Re: NA value handling in sparkR

Posted by Devesh Raj Singh <ra...@gmail.com>.

Hi,
If we want to create dummy variables out of categorical columns for data
manipulation purpose, how would we do it in sparkR?

On Wednesday, January 27, 2016, Deborah Siegel <de...@gmail.com>
wrote:

> While fitting the currently available sparkR models, such as glm for
> linear and logistic regression, columns which contains strings are one-hot
> encoded behind the scenes, as part of the parsing of the RFormula. Does
> that help, or did you have something else in mind?
>
>
>
>
>> Thank you so much for your mail. It is working .
>>       I have another small question in sparkR - can we create dummy
>> variables for categorical columns ( like in R we have " dummies" package)
>> eg in iris dataset we have Spieces as a categorical column so 3 dummy
>> variables columns like setosa, virginica would be created with 0 and 1 as
>> values
>
>
> On Mon, Jan 25, 2016 at 12:37 PM, Deborah Siegel <deborah.siegel@gmail.com
> <javascript:_e(%7B%7D,'cvml','deborah.siegel@gmail.com');>> wrote:
>
>> Maybe not ideal, but since read.df is inferring all columns from the csv
>> containing "NA" as type of strings, one could filter them rather than using
>> dropna().
>>
>> filtered_aq <- filter(aq, aq$Ozone != "NA" & aq$Solar_R != "NA")
>> head(filtered_aq)
>>
>> Perhaps it would be better to have an option for read.df to convert any
>> "NA" it encounters into null types, like createDataFrame does for <NA>, and
>> then one would be able to use dropna() etc.
>>
>>
>>
>> On Mon, Jan 25, 2016 at 3:24 AM, Devesh Raj Singh <raj.devesh99@gmail.com
>> <javascript:_e(%7B%7D,'cvml','raj.devesh99@gmail.com');>> wrote:
>>
>>> Hi,
>>>
>>> Yes you are right.
>>>
>>> I think the problem is with reading of csv files. read.df is not
>>> considering NAs in the CSV file
>>>
>>> So what would be a workable solution in dealing with NAs in csv files?
>>>
>>>
>>>
>>> On Mon, Jan 25, 2016 at 2:31 PM, Deborah Siegel <
>>> deborah.siegel@gmail.com
>>> <javascript:_e(%7B%7D,'cvml','deborah.siegel@gmail.com');>> wrote:
>>>
>>>> Hi Devesh,
>>>>
>>>> I'm not certain why that's happening, and it looks like it doesn't
>>>> happen if you use createDataFrame directly:
>>>> aq <- createDataFrame(sqlContext,airquality)
>>>> head(dropna(aq,how="any"))
>>>>
>>>> If I had to guess.. dropna(), I believe, drops null values.
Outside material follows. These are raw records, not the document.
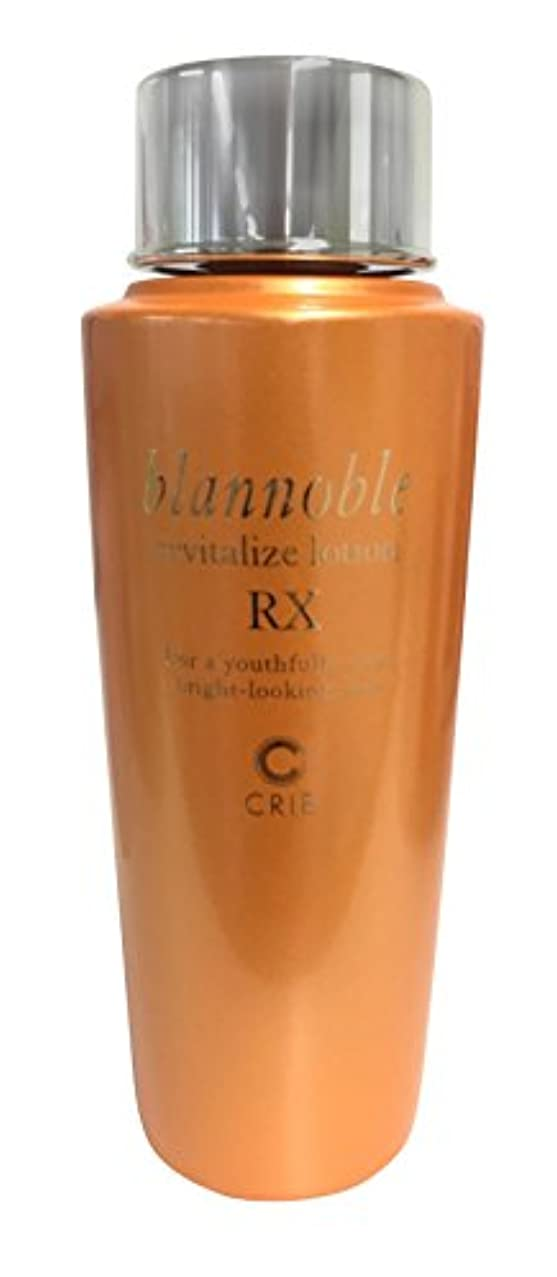 年金持続的調和クリエ(CRIE) ブランノーブル リバイタライズローション RX 160ml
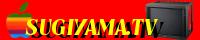 SUGIYAMA.TV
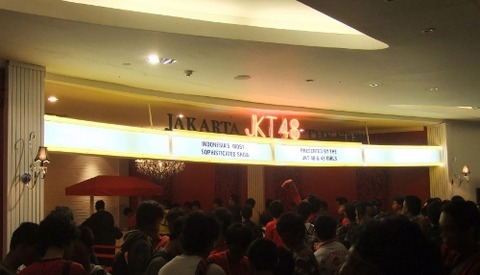 JKT48_Theater (500x286)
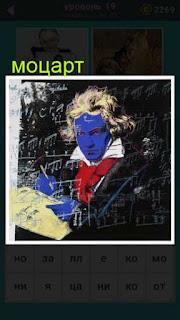 сделана картинка  в разных цветах Моцарта с нотами 19 уровень 667 слов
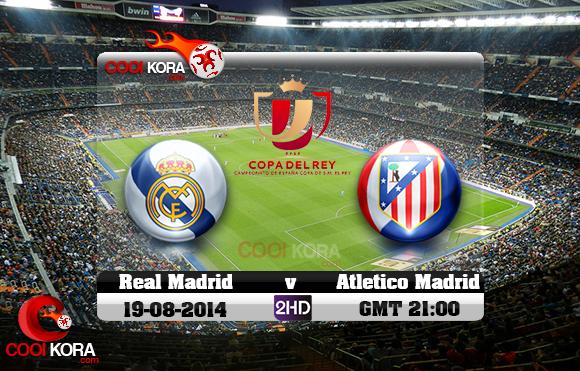 مشاهدة مباراة ريال مدريد وأتلتيكو مدريد بث مباشر كأس السوبر الأسباني Real Madrid vs Atletico Madrid
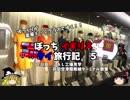 【ゆっくり】イギリス・タイ旅行記 5 JAL工場見学 羽田国際線散策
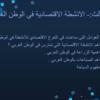 شرح درس الانشطة الاقتصادية في الوطن العربي للصف الخامس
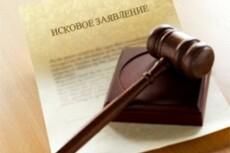 составлю проект договора найма квартиры 3 - kwork.ru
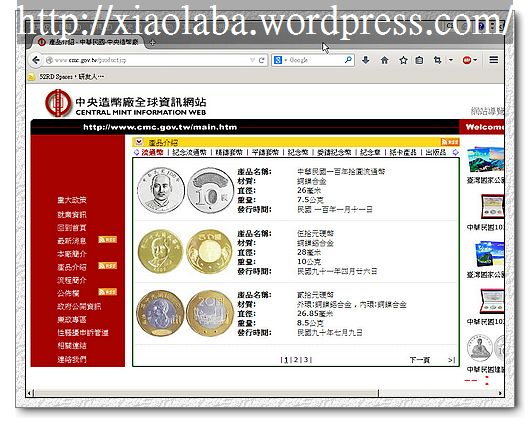 nEO_IMG_Taiwan_coins_spec1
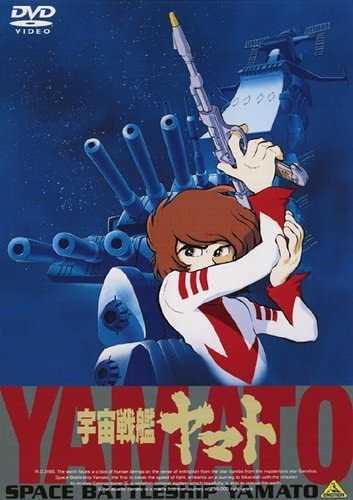 アニメ「宇宙戦艦ヤマト」何もかも皆素晴らしいSFロマンアニメの金字塔!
I suppose
>>>> its possible that createDataFrame converts R's <NA> values to null, so
>>>> dropna() works with that. But perhaps read.df() does not convert R <NA>s to
>>>> null, as those are most likely interpreted as strings when they come in
>>>> from the csv. Just a guess, can anyone confirm?
>>>>
>>>> Deb
>>>>
>>>>
>>>>
>>>>
>>>>
>>>>
>>>> On Sun, Jan 24, 2016 at 11:05 PM, Devesh Raj Singh <
>>>> raj.devesh99@gmail.com
>>>> <javascript:_e(%7B%7D,'cvml','raj.devesh99@gmail.com');>> wrote:
>>>>
>>>>> Hi,
>>>>>
>>>>> I have applied the following code on airquality dataset available in R
>>>>> , which has some missing values. I want to omit the rows which has NAs
>>>>>
>>>>> library(SparkR) Sys.setenv('SPARKR_SUBMIT_ARGS'='"--packages"
>>>>> "com.databricks:spark-csv_2.10:1.2.0" "sparkr-shell"')
>>>>>
>>>>> sc <- sparkR.init("local",sparkHome =
>>>>> "/Users/devesh/Downloads/spark-1.5.1-bin-hadoop2.6")
>>>>>
>>>>> sqlContext <- sparkRSQL.init(sc)
>>>>>
>>>>> path<-"/Users/devesh/work/airquality/"
>>>>>
>>>>> aq <- read.df(sqlContext,path,source = "com.databricks.spark.csv",
>>>>> header="true", inferSchema="true")
>>>>>
>>>>> head(dropna(aq,how="any"))
>>>>>
>>>>> I am getting the output as
>>>>>
>>>>> Ozone Solar_R Wind Temp Month Day 1 41 190 7.4 67 5 1 2 36 118 8.0 72
>>>>> 5 2 3 12 149 12.6 74 5 3 4 18 313 11.5 62 5 4 5 NA NA 14.3 56 5 5 6 28 NA
>>>>> 14.9 66 5 6
>>>>>
>>>>> The NAs still exist in the output. Am I missing something here?
>>>>>
>>>>> --
>>>>> Warm regards,
>>>>> Devesh.
>>>>>
>>>>
>>>>
>>>
>>>
>>> --
>>> Warm regards,
>>> Devesh.
>>>
>>
>>
>

-- 
Warm regards,
Devesh.

Re: NA value handling in sparkR

Posted by Deborah Siegel <de...@gmail.com>.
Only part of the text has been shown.